> _Task brief_: Locate every line in the records below that contains the word "burst", and copy each one.

> _Data records_:

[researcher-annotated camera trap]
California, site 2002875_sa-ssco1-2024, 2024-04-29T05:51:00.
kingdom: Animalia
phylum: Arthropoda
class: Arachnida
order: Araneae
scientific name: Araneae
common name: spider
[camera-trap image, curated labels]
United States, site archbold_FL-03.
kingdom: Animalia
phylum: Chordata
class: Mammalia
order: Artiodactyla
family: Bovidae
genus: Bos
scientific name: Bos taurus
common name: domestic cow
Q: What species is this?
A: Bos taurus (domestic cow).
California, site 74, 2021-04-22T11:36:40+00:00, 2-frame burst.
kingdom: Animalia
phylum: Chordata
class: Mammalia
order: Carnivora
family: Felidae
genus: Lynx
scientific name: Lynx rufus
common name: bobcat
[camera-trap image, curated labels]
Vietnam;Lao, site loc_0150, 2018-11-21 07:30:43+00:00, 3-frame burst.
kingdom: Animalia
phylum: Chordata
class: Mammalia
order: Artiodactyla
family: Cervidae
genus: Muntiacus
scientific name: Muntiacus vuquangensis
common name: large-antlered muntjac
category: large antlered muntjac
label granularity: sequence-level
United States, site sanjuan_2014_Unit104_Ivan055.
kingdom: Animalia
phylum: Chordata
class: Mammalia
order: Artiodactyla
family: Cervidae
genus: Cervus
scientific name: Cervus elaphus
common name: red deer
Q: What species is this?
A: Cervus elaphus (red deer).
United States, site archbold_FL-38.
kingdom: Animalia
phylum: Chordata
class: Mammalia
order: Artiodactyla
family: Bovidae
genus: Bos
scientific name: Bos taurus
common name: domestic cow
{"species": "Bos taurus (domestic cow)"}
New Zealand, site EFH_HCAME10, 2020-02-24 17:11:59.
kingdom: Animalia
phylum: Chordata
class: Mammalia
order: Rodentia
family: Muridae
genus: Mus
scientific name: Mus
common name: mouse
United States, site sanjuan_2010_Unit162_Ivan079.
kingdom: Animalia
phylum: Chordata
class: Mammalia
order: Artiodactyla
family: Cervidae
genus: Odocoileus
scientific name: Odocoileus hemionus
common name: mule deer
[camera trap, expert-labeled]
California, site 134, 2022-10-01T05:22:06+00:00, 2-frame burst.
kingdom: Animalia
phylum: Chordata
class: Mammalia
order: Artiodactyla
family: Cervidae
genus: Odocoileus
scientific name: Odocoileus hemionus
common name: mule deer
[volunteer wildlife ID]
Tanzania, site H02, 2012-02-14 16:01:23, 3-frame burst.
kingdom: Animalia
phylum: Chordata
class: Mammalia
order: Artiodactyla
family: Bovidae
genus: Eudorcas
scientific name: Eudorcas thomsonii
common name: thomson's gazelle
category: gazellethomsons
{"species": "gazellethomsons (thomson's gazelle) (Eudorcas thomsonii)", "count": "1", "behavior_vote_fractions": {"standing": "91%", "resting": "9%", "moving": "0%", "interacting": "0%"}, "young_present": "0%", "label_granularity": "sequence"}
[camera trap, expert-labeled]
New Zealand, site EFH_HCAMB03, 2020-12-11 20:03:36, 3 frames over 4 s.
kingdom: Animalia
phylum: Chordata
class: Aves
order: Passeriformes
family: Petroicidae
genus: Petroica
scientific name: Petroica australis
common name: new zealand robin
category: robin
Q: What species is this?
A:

> _Answer to the exercise_:
California, site 74, 2021-04-22T11:36:40+00:00, 2-frame burst.
Vietnam;Lao, site loc_0150, 2018-11-21 07:30:43+00:00, 3-frame burst.
California, site 134, 2022-10-01T05:22:06+00:00, 2-frame burst.
Tanzania, site H02, 2012-02-14 16:01:23, 3-frame burst.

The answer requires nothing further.